At three o’clock St. Arnaud rose. It was pitch dark but for the ruddy blaze of the fire still burning, and a cold, brown mist hid everything from sight except the ring of light from the fire. Gavin was still sleeping—he always slept until he was roused.
The orderly was already preparing something savoury in an iron pan, and when it was ready St. Arnaud gave Gavin a vigorous shake, which brought him to his feet at once. Without losing a moment he fell to upon the contents of the pan; for there was no hour of the day or night that Gavin Hamilton was not ready to eat and to fight.
“Bad for the Prussians, this fog,” he said between mouthfuls of bacon and cheese.
“Very,” laconically replied St. Arnaud, who was not half the trencher-man that Gavin was.
Their horses were already fed and saddled, and in a few minutes they were on horseback, going through the ranks of soldiers, who were munching their breakfasts while the horses munched their hay.
At half-past four o’clock, when it was still perfectly dark, the Austrians were ready and ranked and waiting for the church clock to toll five. It seemed a long wait, and St. Arnaud noticed Gavin blinking his eyes with sleep as he sat on his horse. Presently, through the white mist which wrapped the world for them, echoed five delicate, light strokes of the clock on the village hill, and immediately after the silvery sound of the Prussian bugles sounded faintly through the fog.
And then came a sudden deafening roar of artillery, a crashing of musketry from many thousand muskets, and in an instant of time the Prussians were surrounded by a ring of fire five miles in circumference.

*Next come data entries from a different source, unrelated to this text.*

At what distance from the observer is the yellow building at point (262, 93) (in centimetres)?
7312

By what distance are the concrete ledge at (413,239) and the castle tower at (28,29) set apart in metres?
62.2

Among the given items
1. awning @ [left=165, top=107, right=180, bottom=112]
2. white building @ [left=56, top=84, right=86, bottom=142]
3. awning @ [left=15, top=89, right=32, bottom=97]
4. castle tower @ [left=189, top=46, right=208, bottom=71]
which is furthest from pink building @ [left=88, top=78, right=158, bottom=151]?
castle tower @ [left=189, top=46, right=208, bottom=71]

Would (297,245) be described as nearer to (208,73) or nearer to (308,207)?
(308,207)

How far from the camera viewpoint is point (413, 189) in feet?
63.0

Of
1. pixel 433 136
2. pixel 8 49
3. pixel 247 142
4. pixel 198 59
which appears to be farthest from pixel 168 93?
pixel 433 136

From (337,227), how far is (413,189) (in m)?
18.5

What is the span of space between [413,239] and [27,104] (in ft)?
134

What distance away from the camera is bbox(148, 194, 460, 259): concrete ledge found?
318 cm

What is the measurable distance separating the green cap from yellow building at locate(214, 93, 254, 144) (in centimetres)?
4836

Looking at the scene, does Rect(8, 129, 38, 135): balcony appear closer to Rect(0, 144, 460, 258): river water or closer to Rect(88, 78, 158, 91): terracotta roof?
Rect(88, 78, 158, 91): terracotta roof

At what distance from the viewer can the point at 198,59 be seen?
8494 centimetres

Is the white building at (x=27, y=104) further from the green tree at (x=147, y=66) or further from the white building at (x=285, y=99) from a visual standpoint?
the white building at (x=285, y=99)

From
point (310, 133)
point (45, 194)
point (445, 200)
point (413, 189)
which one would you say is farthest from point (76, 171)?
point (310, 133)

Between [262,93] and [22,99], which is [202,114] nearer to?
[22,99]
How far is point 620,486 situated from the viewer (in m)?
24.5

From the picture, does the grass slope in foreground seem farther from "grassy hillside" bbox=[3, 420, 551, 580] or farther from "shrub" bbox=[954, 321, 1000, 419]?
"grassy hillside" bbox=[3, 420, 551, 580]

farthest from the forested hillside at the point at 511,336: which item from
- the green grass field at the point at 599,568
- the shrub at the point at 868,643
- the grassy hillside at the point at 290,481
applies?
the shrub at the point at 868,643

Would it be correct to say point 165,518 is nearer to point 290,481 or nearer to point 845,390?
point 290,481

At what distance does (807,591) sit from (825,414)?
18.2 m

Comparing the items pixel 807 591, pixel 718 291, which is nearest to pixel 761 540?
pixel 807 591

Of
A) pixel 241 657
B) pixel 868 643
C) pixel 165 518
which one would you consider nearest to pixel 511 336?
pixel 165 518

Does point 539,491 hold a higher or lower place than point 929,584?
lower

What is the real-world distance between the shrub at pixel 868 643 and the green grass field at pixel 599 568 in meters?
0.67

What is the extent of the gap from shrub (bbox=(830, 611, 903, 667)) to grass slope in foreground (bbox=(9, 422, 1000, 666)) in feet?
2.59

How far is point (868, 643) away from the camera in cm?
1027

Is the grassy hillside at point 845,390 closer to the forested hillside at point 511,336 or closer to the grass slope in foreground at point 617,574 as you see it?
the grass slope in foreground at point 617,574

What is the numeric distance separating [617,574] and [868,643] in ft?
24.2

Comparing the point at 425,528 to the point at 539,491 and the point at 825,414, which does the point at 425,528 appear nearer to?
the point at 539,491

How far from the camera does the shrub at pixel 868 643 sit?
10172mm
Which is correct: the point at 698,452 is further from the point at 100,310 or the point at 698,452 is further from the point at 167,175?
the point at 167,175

By that time St. Arnaud’s and Gavin’s regiment was picking its way out of the woods, toward the village of Winschke, where it was to support the grenadiers. As they came into the open country the impenetrable mist lay over the whole earth; but it was lighted up at every moment, and in a vast circle, by the blaze of gunpowder. Across the valley, by the constant flashes they could see great masses of Austrian cavalry dashing themselves upon the Prussian infantry, which was completely surprised. The Prussians in the village were awake, too, and the Austrians were pouring in upon them. The thunder of the artillery, the sharp crash of musketry, the shouts and cries, rang through the hills and valleys, where a hundred and thirty thousand men were fighting.
It was trying work, standing still at the brow of the hill, waiting for the word to charge down the hill, ford the little river, and up the steep incline to the village. All around them was fighting—masses of Austrians, horse and foot, throwing themselves upon the Prussians, who were outnumbered two to one, but making a stiff defence and commanded by the greatest captain of the age.
“I wonder what kind of a humour the King was in this morning when he was waked by our pounding him?” asked Gavin of St. Arnaud.